A Computational Model of Similarity Analysis in Quality of Life Research: An Example of Studies in Poland

Life (Basel). 2022 Jan 1;12(1):56. doi: 10.3390/life12010056.

Abstract

Due to the multidimensional structure of the results of similarity studies, their analysis is often difficult. Therefore, a compact and transparent presentation of these results is essential. The purpose of the present study is to propose a graphical representation of the results of similarity analysis in studies on the quality of life. The results are visualized on specific diagrams (maps), where a large amount of information is presented in a compact form.

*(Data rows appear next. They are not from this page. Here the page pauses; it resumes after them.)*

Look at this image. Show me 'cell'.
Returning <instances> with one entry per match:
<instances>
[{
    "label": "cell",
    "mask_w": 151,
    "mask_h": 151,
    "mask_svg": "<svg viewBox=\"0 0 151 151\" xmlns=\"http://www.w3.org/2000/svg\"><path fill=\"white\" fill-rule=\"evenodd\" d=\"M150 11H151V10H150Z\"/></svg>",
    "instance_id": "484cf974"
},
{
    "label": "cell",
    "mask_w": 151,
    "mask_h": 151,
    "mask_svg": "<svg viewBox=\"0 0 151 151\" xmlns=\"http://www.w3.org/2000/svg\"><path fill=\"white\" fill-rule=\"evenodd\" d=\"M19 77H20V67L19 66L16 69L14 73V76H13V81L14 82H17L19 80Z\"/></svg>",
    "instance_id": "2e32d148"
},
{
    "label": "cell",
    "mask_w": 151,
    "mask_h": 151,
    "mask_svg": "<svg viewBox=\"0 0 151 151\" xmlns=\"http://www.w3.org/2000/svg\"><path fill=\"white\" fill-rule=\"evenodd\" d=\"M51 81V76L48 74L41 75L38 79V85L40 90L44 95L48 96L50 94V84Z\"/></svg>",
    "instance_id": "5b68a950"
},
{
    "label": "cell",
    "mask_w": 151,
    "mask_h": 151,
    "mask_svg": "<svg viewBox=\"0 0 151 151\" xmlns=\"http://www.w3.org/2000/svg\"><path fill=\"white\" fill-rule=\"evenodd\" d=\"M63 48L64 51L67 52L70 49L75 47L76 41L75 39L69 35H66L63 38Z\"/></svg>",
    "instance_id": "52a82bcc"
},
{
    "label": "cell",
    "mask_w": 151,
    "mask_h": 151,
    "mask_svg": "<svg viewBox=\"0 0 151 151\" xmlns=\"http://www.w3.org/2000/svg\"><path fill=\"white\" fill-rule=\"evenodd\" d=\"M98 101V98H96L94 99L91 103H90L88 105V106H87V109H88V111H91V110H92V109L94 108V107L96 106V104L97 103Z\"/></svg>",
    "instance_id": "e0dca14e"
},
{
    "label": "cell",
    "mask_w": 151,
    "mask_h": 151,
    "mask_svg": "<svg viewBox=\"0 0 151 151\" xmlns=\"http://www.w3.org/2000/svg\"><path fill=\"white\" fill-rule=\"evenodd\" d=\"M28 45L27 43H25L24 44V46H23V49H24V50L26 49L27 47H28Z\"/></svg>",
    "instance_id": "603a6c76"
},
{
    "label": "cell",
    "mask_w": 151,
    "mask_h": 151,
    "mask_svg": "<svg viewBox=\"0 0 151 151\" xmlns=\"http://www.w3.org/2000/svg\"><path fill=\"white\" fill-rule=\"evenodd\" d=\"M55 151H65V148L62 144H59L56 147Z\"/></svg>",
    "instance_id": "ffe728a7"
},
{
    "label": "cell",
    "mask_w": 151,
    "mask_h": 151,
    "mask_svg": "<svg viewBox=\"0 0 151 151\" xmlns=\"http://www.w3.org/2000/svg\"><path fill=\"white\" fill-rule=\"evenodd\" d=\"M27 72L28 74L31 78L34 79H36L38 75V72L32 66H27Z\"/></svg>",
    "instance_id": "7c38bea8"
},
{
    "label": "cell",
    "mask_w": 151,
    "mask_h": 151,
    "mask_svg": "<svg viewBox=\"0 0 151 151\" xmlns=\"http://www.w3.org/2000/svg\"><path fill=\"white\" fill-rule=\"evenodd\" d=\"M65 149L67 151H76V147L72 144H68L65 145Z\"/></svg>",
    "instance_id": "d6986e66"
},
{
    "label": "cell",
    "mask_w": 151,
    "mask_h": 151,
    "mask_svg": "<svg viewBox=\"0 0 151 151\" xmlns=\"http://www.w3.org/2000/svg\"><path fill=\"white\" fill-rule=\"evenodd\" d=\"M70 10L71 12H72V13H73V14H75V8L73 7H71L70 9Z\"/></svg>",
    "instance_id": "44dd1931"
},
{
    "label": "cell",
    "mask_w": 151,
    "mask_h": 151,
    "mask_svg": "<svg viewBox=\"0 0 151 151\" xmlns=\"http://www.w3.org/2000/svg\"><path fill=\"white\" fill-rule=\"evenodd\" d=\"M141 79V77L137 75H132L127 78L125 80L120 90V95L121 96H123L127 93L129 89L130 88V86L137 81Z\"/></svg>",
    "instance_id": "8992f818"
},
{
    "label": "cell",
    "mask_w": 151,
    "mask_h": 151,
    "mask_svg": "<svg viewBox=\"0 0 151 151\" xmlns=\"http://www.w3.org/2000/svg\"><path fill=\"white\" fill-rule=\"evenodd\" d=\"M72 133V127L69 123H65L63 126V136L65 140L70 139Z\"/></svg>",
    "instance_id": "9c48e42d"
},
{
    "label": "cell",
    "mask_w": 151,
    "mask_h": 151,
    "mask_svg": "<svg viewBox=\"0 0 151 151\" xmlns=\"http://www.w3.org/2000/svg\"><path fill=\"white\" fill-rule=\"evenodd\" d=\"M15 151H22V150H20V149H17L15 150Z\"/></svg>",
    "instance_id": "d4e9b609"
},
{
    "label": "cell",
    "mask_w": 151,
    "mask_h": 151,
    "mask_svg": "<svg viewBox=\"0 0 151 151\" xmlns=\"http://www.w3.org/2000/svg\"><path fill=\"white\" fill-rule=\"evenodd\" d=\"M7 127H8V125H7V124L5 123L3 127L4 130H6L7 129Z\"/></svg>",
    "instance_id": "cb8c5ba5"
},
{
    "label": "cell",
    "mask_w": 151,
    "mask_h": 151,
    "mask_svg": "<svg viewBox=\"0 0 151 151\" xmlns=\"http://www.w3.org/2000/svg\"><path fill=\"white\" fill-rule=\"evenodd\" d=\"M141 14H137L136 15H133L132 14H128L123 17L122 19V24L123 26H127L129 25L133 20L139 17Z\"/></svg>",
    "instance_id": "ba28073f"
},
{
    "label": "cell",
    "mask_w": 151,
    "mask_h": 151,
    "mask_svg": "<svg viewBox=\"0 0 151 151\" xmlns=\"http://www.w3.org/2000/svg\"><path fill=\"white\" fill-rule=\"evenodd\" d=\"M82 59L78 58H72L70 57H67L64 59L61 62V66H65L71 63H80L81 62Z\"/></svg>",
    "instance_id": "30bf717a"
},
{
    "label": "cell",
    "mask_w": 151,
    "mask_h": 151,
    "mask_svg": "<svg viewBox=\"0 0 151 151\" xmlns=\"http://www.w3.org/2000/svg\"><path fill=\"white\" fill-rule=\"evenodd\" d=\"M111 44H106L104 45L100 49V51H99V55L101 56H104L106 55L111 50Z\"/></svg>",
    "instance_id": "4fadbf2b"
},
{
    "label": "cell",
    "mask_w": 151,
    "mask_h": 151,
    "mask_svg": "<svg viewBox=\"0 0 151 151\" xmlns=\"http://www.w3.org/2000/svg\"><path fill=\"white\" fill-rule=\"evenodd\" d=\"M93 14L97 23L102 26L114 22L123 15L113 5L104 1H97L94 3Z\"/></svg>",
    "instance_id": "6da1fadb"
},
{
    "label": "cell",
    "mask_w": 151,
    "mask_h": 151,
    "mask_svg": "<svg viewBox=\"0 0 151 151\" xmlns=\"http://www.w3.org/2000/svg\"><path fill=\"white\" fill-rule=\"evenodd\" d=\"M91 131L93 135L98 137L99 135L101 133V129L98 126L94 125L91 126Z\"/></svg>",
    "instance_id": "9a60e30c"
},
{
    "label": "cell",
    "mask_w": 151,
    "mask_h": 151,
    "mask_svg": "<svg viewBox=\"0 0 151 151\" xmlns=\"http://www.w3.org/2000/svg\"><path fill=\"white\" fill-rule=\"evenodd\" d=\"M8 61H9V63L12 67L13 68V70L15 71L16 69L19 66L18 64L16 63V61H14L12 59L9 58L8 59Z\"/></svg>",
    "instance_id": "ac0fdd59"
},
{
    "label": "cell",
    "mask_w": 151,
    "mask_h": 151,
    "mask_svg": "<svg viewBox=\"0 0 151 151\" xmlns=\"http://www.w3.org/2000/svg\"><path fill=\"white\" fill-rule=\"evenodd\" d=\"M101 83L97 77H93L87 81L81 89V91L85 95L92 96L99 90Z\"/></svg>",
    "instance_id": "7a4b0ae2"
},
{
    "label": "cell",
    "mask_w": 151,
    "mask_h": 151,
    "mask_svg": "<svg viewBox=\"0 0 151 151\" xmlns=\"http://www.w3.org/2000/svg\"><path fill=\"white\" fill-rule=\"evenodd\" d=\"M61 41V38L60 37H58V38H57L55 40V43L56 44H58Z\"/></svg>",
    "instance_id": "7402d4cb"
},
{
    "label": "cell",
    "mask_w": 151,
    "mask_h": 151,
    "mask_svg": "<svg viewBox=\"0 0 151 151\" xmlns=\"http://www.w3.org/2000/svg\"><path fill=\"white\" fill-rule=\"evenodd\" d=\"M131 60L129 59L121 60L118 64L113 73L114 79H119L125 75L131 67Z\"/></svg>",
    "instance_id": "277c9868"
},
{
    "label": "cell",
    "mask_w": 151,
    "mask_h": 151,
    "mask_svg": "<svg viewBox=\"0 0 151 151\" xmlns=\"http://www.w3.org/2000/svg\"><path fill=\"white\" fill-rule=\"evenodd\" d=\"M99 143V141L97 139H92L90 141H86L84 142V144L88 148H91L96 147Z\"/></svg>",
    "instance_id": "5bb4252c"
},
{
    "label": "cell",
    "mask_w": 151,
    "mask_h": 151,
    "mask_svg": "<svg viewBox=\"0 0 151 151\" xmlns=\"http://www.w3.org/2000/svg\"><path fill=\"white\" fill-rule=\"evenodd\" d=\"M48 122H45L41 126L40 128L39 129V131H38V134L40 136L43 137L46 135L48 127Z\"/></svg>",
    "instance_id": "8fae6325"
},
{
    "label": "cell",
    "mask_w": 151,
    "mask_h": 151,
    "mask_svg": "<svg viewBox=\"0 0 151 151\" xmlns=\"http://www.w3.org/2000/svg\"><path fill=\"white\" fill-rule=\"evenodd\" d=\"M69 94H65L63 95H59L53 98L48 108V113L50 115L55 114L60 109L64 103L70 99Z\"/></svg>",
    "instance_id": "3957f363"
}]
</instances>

New similarity maps obtained using a computational method, correspondence analysis, are shown as a convenient tool for comparative studies on the quality of life of different groups of individuals. The usefulness of this approach to the description of changes of the quality of life after the retirement threshold in different domains is demonstrated. The World Health Organization Quality of Life-BREF questionnaire was used to evaluate individuals in Poland. By analyzing clusters on the similarity maps, two groups (employees and retirees) were classified according to their quality of life in different domains. By comparing the structures of the classification maps containing the information about the whole system considered, it is clearly seen which factors are important in the comparative studies. For the considered problems, the uncertainty coefficients describing the effect size and preserving the information on the symmetry of the variables that were used for the creation of the contingency tables were evaluated.

Keywords: World Health Organization Quality of Life-BREF; clustering; correspondence analysis; data analysis; health informatics; quality of life.